Another regulatory battle has just been announced, as the UK financial watchdog said it wants to ban cryptocurrency derivatives to all retail consumers in the Kingdom.

Source: iStock/kickstand

“We are consulting on banning the sale, marketing and distribution of derivatives and exchange traded notes referencing cryptoassets to all retail consumers,” the Financial Conduct Authority (FCA) announced today.

Firms engaged in issuing, creating, distributing and marketing such products can send their comments to the FCA by 3 October.

“Should we decide to proceed with final rules, we intend to publish a final policy statement and Handbook rules in early 2020,” the watchdog said.

It claims that retail consumers can’t reliably assess the value and risks of derivatives (contracts for difference, futures and options) and exchange traded notes (ETNs) that reference certain cryptoassets.

The FCA estimates that a ban could reduce harm by GBP 75 million (USD 94 million) to GBP 234.3 million a year for retail investors.

“Prices are extremely volatile and as we have seen globally, financial crime in cryptoasset markets can lead to sudden and unexpected losses. It is therefore clear to us that these derivatives and exchange traded notes are unsuitable investments for retail consumers,” Christopher Woolard, Executive Director of Strategy & Competition at the FCA, was quoted as saying in the announcement.

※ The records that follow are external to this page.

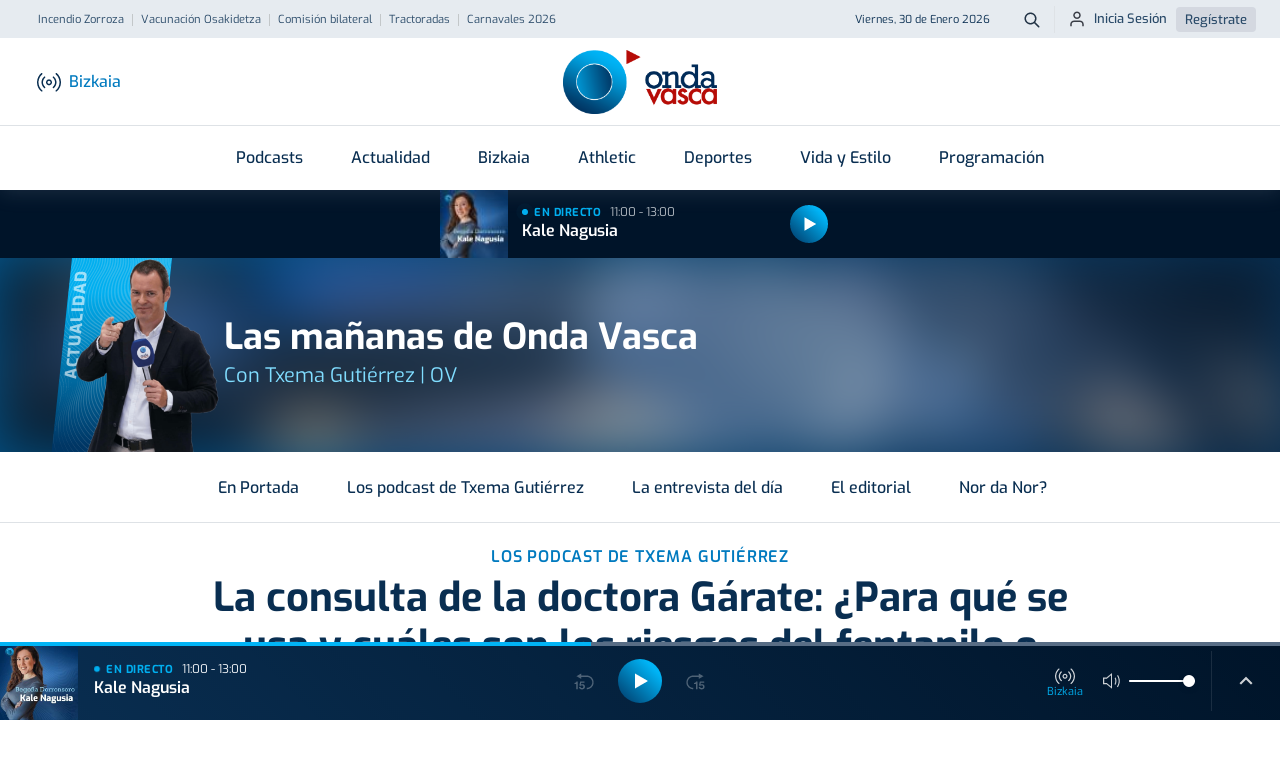

--- FILE ---
content_type: text/html; charset=utf-8
request_url: https://www.google.com/recaptcha/api2/aframe
body_size: 267
content:
<!DOCTYPE HTML><html><head><meta http-equiv="content-type" content="text/html; charset=UTF-8"></head><body><script nonce="wctk5LW7rueXiPvxBkCMBg">/** Anti-fraud and anti-abuse applications only. See google.com/recaptcha */ try{var clients={'sodar':'https://pagead2.googlesyndication.com/pagead/sodar?'};window.addEventListener("message",function(a){try{if(a.source===window.parent){var b=JSON.parse(a.data);var c=clients[b['id']];if(c){var d=document.createElement('img');d.src=c+b['params']+'&rc='+(localStorage.getItem("rc::a")?sessionStorage.getItem("rc::b"):"");window.document.body.appendChild(d);sessionStorage.setItem("rc::e",parseInt(sessionStorage.getItem("rc::e")||0)+1);localStorage.setItem("rc::h",'1769770520708');}}}catch(b){}});window.parent.postMessage("_grecaptcha_ready", "*");}catch(b){}</script></body></html>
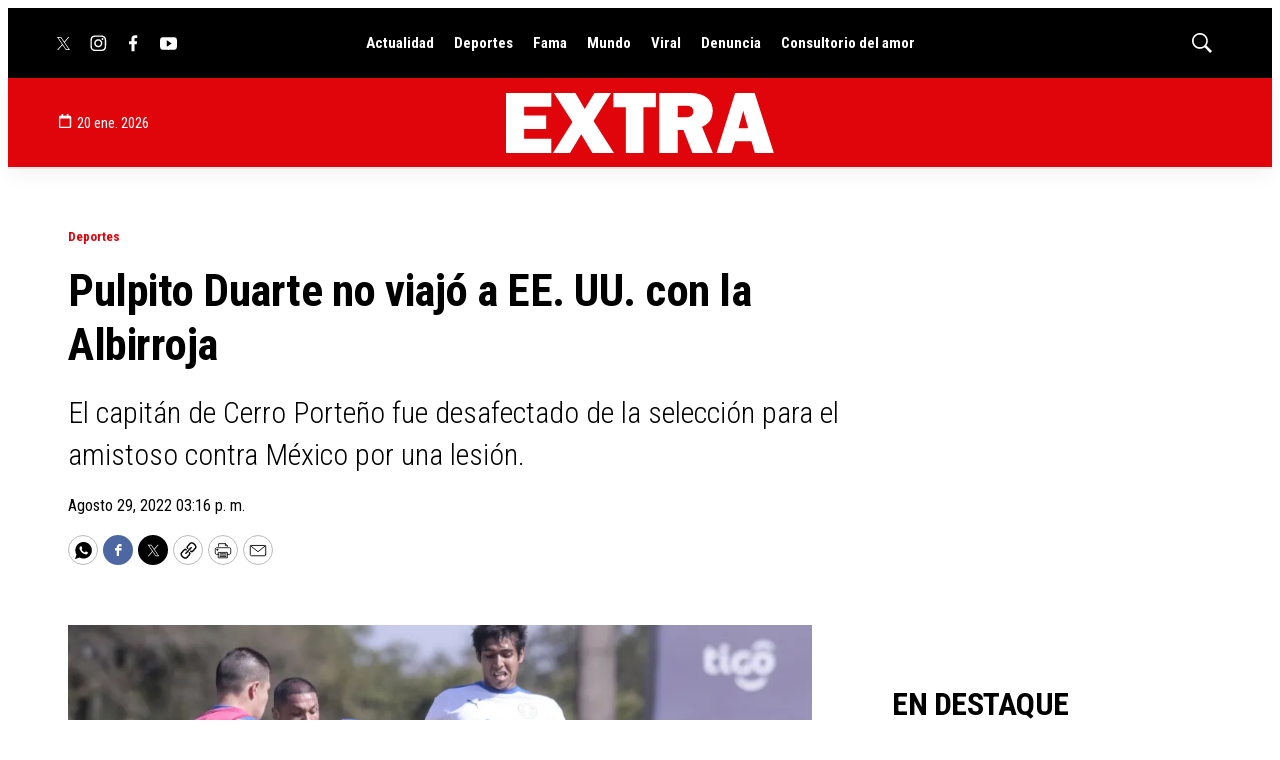

--- FILE ---
content_type: text/html; charset=utf-8
request_url: https://www.google.com/recaptcha/api2/aframe
body_size: 267
content:
<!DOCTYPE HTML><html><head><meta http-equiv="content-type" content="text/html; charset=UTF-8"></head><body><script nonce="Pvy5Q__e-82ZxggeyWTBfw">/** Anti-fraud and anti-abuse applications only. See google.com/recaptcha */ try{var clients={'sodar':'https://pagead2.googlesyndication.com/pagead/sodar?'};window.addEventListener("message",function(a){try{if(a.source===window.parent){var b=JSON.parse(a.data);var c=clients[b['id']];if(c){var d=document.createElement('img');d.src=c+b['params']+'&rc='+(localStorage.getItem("rc::a")?sessionStorage.getItem("rc::b"):"");window.document.body.appendChild(d);sessionStorage.setItem("rc::e",parseInt(sessionStorage.getItem("rc::e")||0)+1);localStorage.setItem("rc::h",'1768935638806');}}}catch(b){}});window.parent.postMessage("_grecaptcha_ready", "*");}catch(b){}</script></body></html>

--- FILE ---
content_type: application/javascript; charset=utf-8
request_url: https://fundingchoicesmessages.google.com/f/AGSKWxXJ7LR9AH2b-ogbQkbikuN68SbbYnl3L17bZCMmaRYJHpNoLYoiS2ju4ezwdVPGwu1g9Fw3fKT1-FT2PZUBChgUHbGz78c8Mh1JD25DHvi0oU1nsZV8KiDJ6V8doKJ000aQq3yGypcDUzimonleiascI8k6useEaRYJ9gM1HAiZwVMKxBX39nQotZmA/_/adsense1..digital/ads/-468x80./adsandbox./ad_page_
body_size: -1290
content:
window['44b72f99-c026-492e-a56f-f508ce703b95'] = true;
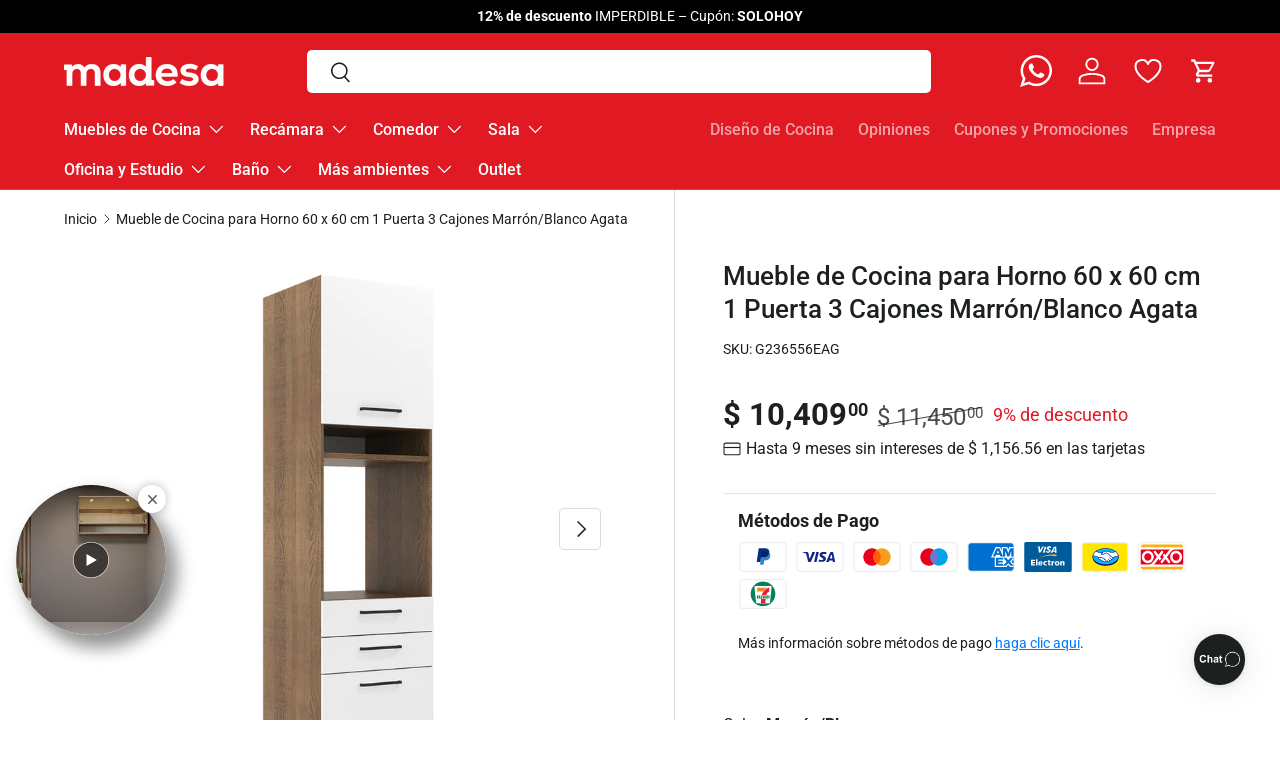

--- FILE ---
content_type: image/svg+xml
request_url: https://cdn.shopify.com/s/files/1/0697/5622/3769/files/AfiliadoAMVO_N.svg?v=1730308622
body_size: 1248
content:
<svg xml:space="preserve" style="enable-background:new 0 0 1080 510;" viewBox="0 0 1080 510" y="0px" x="0px" xmlns:xlink="http://www.w3.org/1999/xlink" xmlns="http://www.w3.org/2000/svg" id="Capa_1" version="1.1">
<style type="text/css">
	.st0{fill:#1D1E1C;}
	.st1{fill:#00D65B;}
	.st2{fill:#FFFFFF;}
	.st3{fill:#A1ADA7;}
</style>
<g>
	<g>
		<path d="M936.6,277L936.6,277L936.6,277L936.6,277z" class="st0"></path>
		<path d="M1006,244.5c0,0-0.1-1.6-0.1-2.7c-0.1-1-0.3-3-0.6-4.8c-3.1-18.1-11.7-34.6-24.8-47.8
			c-16.7-16.8-37.6-26.1-61.4-26.3l0,0c-0.8,0-1.4,0.6-1.4,1.4v0.3c0.1,16.4,17.8,20.4,18.6,20.6c0,0,0,0,0.1,0
			c11.2,2.9,20.3,8.8,30,18.6c11.7,11.8,18,25.5,19.6,40.7l0,0.3l0.3,0.1c2.7,1.2,6,1.6,9.5,1.6c0.1,0,0.2,0,0.4,0
			c3.5,0,6.8-0.4,9.4-1.6l0.4-0.2L1006,244.5z" class="st0"></path>
		<path d="M919.4,196.4L919.4,196.4c-0.6,0-1,0.5-1,1.1l0.1,1.8c0,0,0,0.1,0,0.1c1.3,11.7,13.2,18.6,13.7,18.9l0.1,0
			c11,5.2,17.6,15.6,18.4,28.7h0.1c0,0,5.7,1.1,10.9,1.1s10.3-1.1,10.3-1.1l0-0.2c-0.5-13.5-5.8-25.9-15.2-35.2
			C947,201.8,933.7,196.4,919.4,196.4z" class="st0"></path>
		<path d="M920.6,229.5h-0.9c-0.3,0-0.5,0.2-0.5,0.5v12.5v4c0,0.2,0.2,0.4,0.4,0.5c1.1,0.3,4.2,1,8.3,1
			c4.2,0,7.3-0.7,8.3-1c0.2-0.1,0.4-0.3,0.4-0.5v-1C936.6,236.7,929.5,229.5,920.6,229.5z" class="st0"></path>
		<path d="M751,143.3c0,0,112.5,39.7,122.7,43.4c11.8,4.1,21.2-2.6,21.2-2.6l-149.7-53l0,0l-25.5,72.2
			c0,0,9.4,0.2,14.2-11.4C738.6,180.2,751,143.3,751,143.3" class="st0"></path>
		<path d="M874.1,299.1l-22.5,63.6l-155.7-55.1l2.2-6.2h-10.2l-4.2,12l173.8,61.5l24.8-70L874.1,299.1z" class="st0"></path>
		<path d="M961.2,252.2c-5.5,0-10.6-0.6-10.6-0.6l-0.1,0.7c-0.1,1.4-0.4,2.9-0.7,4.2c-0.2,0.7-0.3,1.4-0.5,2l-0.1,0.2
			c-0.2,0.6-0.4,1.3-0.7,2c0,0.1-0.1,0.3-0.1,0.4c-0.3,0.7-0.5,1.3-0.8,1.9l-0.2,0.3c-0.3,0.7-0.6,1.3-0.9,1.9l-0.1,0.1
			c-0.3,0.6-0.7,1.2-1.1,1.8l0,0.1c-0.1,0.1-0.1,0.2-0.2,0.3c-0.4,0.6-0.8,1.2-1.3,1.7l-0.2,0.3c-0.5,0.6-0.9,1.1-1.4,1.6l-0.1,0.1
			c-0.5,0.5-1,1-1.6,1.5l-0.3,0.3c-0.6,0.5-1.1,0.9-1.7,1.4l-0.3,0.2c-0.7,0.5-1.3,0.9-1.9,1.2l-0.1,0.1c-0.6,0.4-1.3,0.7-2.1,1.1
			l-0.1,0.1c-0.1,0-0.2,0.1-0.3,0.1c-0.7,0.3-1.5,0.6-2.2,0.9c-0.1,0-0.2,0.1-0.3,0.1l-0.2,0.1c-0.9,0.3-1.7,0.6-2.4,0.7l-0.1,0
			c-0.8,0.2-1.6,0.4-2.6,0.6l-0.2,0c-0.1,0-0.2,0-0.3,0.1c-0.9,0.1-1.8,0.3-2.7,0.3c-0.1,0-0.2,0-0.3,0l-0.2,0
			c-1.1,0.1-2.1,0.1-3,0.1c-21.6,0-31.5-16.3-31.5-31.5c0-11.3,5.7-25.8,21.7-30.2c0,0,0,0,0,0c4.1-1.4,7-5.3,7-9.9
			c0-5.8-4.7-10.5-10.5-10.5c-1,0-1.9,0.1-2.8,0.4c0,0,0,0,0,0c-0.1,0-0.2,0.1-0.3,0.1c0,0,0,0,0,0c-11.4,3.3-18.9,9.8-23.2,14.7
			c-8.3,9.5-13.1,22.4-13.1,35.5c0,13.1,4.8,26,13.1,35.5c6.8,7.7,19.1,16.9,39.5,16.9c20.3,0,32.7-9.2,39.5-16.9
			c0.6-0.7,1.2-1.4,1.9-2.3c0.1-0.2,0.3-0.4,0.4-0.5l0.1-0.1c0.5-0.6,1-1.3,1.4-2l0.1-0.2c0.1-0.1,0.1-0.2,0.2-0.3
			c0.5-0.8,1.1-1.7,1.6-2.5c0.1-0.1,0.1-0.3,0.2-0.4l0.1-0.2c0.4-0.7,0.8-1.4,1.1-2.1l0.1-0.2c0.1-0.2,0.2-0.3,0.3-0.5
			c0.5-1,0.9-1.9,1.2-2.7l0.1-0.2c0.3-0.8,0.7-1.7,1-2.6c0.1-0.3,0.2-0.5,0.3-0.8c0.3-0.8,0.5-1.6,0.8-2.4l0.1-0.2
			c0-0.1,0.1-0.2,0.1-0.3c0.3-0.9,0.5-1.9,0.7-2.9l0-0.1c0-0.1,0-0.1,0-0.2c0-0.1,0-0.1,0-0.2c0.5-2.5,0.9-5,1-7.6l0.1-0.9
			C971.7,251.6,966.7,252.2,961.2,252.2z" class="st0"></path>
	</g>
	<g>
		<path d="M654.8,218.5h20.8v65.6h-20.8v-8.3c-4.5,6.2-12.5,10-20.8,10c-18.4,0-31.3-13.9-31.3-34.4
			c0-20.7,12.9-34.6,31.6-34.6c8,0,16,3.5,20.5,9.6V218.5z M654,251.4c0-8.6-6.7-15.3-15.2-15.3c-8.9,0-15,6.9-15,15.3
			c0,8,6.2,15.2,15.2,15.2C647.4,266.6,654,259.4,654,251.4z" class="st0"></path>
		<path d="M791.6,248.9v35.3h-20.8v-34.7c0-10.1-5.1-13.3-10.4-13.3c-6.5,0-11.2,4.5-11.2,16v32h-20.8v-34.3
			c0-10.1-5.1-13.8-10.3-13.8c-5.6,0-11.4,2.8-11.4,13.8v34.3h-20.8v-65.6h20.8v10.4c2.5-8.3,11.5-12.1,17.7-12.1
			c9.7,0,16.9,4.6,20.8,12.5c4.5-8.7,14.6-12.5,21.5-12.5C783.2,216.8,791.6,228.8,791.6,248.9z" class="st0"></path>
		<path d="M842.4,218.5H865l-27.8,65.6H819l-27.8-65.6h22.6l14.3,39.1L842.4,218.5z" class="st0"></path>
	</g>
</g>
<g>
	<path d="M124.3,218.2h21v66.2h-21V276c-4.5,6.2-12.6,10.1-21,10.1c-18.6,0-31.6-14-31.6-34.7c0-20.8,13-34.9,31.9-34.9
		c8.1,0,16.2,3.5,20.7,9.6V218.2z M123.6,251.4c0-8.6-6.8-15.4-15.3-15.4c-8.9,0-15.2,6.9-15.2,15.4c0,8.1,6.2,15.3,15.3,15.3
		C116.9,266.7,123.6,259.4,123.6,251.4z" class="st0"></path>
	<path d="M237.5,218.2v66.2h-21v-50.3h-25.8v50.3h-21v-50.3h-12.3v-15.9h12.3v-4.1c0-20.8,11.5-31.9,30.6-31.9h4.7v19.4
		h-3.3c-8.1,0-11.1,4.3-11.1,10.3v6.2H237.5z" class="st0"></path>
	<path d="M255.1,284.4V182.2h21v102.2H255.1z" class="st0"></path>
	<path d="M293.6,284.4v-66.2h21v66.2H293.6z" class="st0"></path>
	<path d="M381.1,218.2h21v66.2h-21V276c-4.5,6.2-12.6,10.1-21,10.1c-18.6,0-31.6-14-31.6-34.7c0-20.8,13-34.9,31.9-34.9
		c8.1,0,16.2,3.5,20.7,9.6V218.2z M380.3,251.4c0-8.6-6.8-15.4-15.3-15.4c-8.9,0-15.2,6.9-15.2,15.4c0,8.1,6.2,15.3,15.3,15.3
		C373.7,266.7,380.3,259.4,380.3,251.4z" class="st0"></path>
	<path d="M468.5,182.2h20.8v102.2h-20.8V277c-4.8,6.4-13.7,9.1-20.5,9.1c-16.4,0-32-13.5-32-34.9s15.6-34.7,32-34.7
		c6.8,0,15.7,2.7,20.5,8.9V182.2z M467.6,251.2c0-8.5-7.2-15.3-15.2-15.3c-8.2,0-15.3,6.9-15.3,15.3c0,8.4,7.1,15.4,15.3,15.4
		C460.5,266.7,467.6,259.7,467.6,251.2z" class="st0"></path>
	<path d="M503.1,251.4c0-21,17-34.9,35.8-34.9s36,13.9,36,34.9c0,20.8-17.1,34.7-36,34.7S503.1,272.2,503.1,251.4z
		 M553.5,251.4c0-9.1-6.5-15.4-14.6-15.4s-14.6,6.4-14.6,15.4c0,9.1,6.5,15.3,14.6,15.3S553.5,260.4,553.5,251.4z" class="st0"></path>
</g>
<path d="M291.1,193.9c0-6.9,6-12.2,13-12.2c7.1,0,12.8,5.2,12.8,12.2c0,6.7-5.7,12.2-12.8,12.2
	C297,206.1,291.1,200.6,291.1,193.9z" class="st0"></path>
<path d="M214.7,193.9c0-6.9,6-12.2,13-12.2c7.1,0,12.8,5.2,12.8,12.2c0,6.7-5.7,12.2-12.8,12.2
	C220.6,206.1,214.7,200.6,214.7,193.9z" class="st0"></path>
</svg>
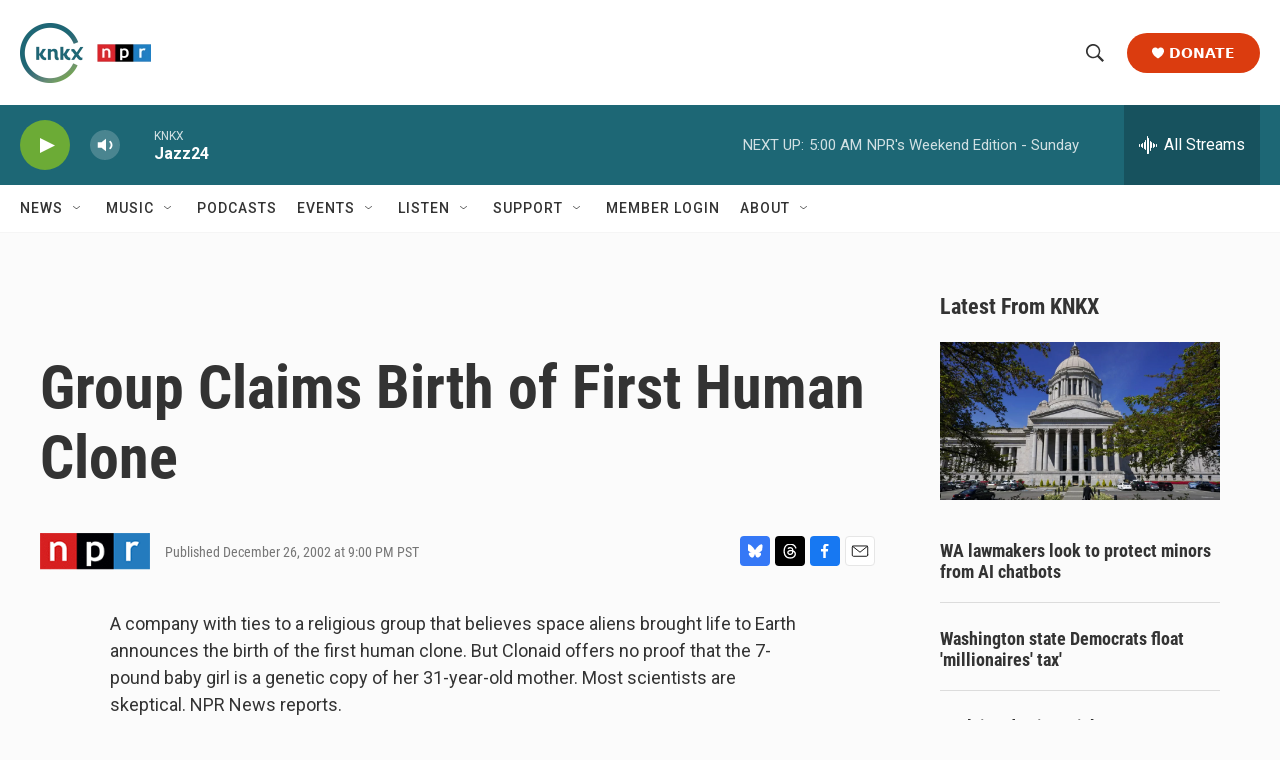

--- FILE ---
content_type: text/html; charset=utf-8
request_url: https://www.google.com/recaptcha/api2/aframe
body_size: 187
content:
<!DOCTYPE HTML><html><head><meta http-equiv="content-type" content="text/html; charset=UTF-8"></head><body><script nonce="5aUJLwLKeFl7UGYYijOV5Q">/** Anti-fraud and anti-abuse applications only. See google.com/recaptcha */ try{var clients={'sodar':'https://pagead2.googlesyndication.com/pagead/sodar?'};window.addEventListener("message",function(a){try{if(a.source===window.parent){var b=JSON.parse(a.data);var c=clients[b['id']];if(c){var d=document.createElement('img');d.src=c+b['params']+'&rc='+(localStorage.getItem("rc::a")?sessionStorage.getItem("rc::b"):"");window.document.body.appendChild(d);sessionStorage.setItem("rc::e",parseInt(sessionStorage.getItem("rc::e")||0)+1);localStorage.setItem("rc::h",'1768729055303');}}}catch(b){}});window.parent.postMessage("_grecaptcha_ready", "*");}catch(b){}</script></body></html>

Meanwhile, as reported yesterday, the crypto derivatives market is heating up as two major exchanges – Binance and BitMEX – are about to launch new products on their platforms.


The major crypto derivatives platform, BitMEX reached c. USD 1 trillion in trading volume in 2018, according its CEO Arthur Hayes.

However, the FCA is not the only one concerned about the crypto derivatives market. Crypto derivatives, that offer “synthetic exposure” to traditional financial instruments, are inappropriate for retail investors, Philip Liu, co-founder and chief legal officer of Arca, a Los Angeles-based crypto investment management firm, warned recently.

The FCA announcement is another sign of the increasing regulatory oversight of the crypto market. As reported in June, the Financial Action Task Force (FATF), a multi-government body, agreed to implement their previous recommendations that would force governments to tighten oversight of the crypto business.